■ **Rows of spatial question data**
· · · ·
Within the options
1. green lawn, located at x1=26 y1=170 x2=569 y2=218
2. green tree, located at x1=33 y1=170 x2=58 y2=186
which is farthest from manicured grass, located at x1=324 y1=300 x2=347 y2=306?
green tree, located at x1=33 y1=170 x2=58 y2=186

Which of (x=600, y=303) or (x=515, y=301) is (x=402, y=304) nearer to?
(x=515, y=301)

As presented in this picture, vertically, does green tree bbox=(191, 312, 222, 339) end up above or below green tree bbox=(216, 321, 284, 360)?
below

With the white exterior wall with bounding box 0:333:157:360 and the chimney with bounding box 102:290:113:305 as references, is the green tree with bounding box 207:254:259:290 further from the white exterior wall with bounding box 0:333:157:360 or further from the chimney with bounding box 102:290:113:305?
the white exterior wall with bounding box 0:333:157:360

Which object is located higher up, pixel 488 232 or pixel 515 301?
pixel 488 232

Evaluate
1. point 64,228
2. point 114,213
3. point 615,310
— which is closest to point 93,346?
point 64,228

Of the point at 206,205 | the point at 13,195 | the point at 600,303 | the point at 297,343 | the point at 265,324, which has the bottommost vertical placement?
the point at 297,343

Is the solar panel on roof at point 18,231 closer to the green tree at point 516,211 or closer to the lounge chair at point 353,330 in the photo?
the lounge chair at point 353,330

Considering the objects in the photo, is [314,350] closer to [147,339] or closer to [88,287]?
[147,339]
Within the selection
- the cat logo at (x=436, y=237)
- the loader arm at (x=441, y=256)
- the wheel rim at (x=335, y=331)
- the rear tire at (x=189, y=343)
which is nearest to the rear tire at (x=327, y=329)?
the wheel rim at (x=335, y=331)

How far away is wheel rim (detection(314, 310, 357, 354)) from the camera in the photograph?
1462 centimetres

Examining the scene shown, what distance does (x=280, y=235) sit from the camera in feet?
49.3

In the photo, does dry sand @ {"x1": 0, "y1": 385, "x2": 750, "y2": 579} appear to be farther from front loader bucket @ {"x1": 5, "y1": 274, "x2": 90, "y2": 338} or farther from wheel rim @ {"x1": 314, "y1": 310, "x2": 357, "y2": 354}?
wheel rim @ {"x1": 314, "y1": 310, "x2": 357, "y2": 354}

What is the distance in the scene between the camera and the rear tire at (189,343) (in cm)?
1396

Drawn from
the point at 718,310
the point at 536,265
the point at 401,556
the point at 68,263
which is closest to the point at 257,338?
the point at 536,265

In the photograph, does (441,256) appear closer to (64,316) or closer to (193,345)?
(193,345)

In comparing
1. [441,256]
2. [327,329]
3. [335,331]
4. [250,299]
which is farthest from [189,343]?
· · · ·
Reproduce the final stretch of the data above: every line from the one holding "What is the" through the end, inclusive, exactly as written and nothing else.

What is the distance in the scene between the camera and the rear tire at (189,343) (in cm)?
1396

Drawn from
the point at 718,310
the point at 536,265
the point at 401,556
the point at 68,263
which is closest to the point at 257,338?
the point at 536,265

In the photograph, does (441,256) appear closer to (64,316) or closer to (193,345)?
(193,345)

In comparing
1. [441,256]
2. [327,329]
3. [335,331]
4. [250,299]
which is farthest from [189,343]?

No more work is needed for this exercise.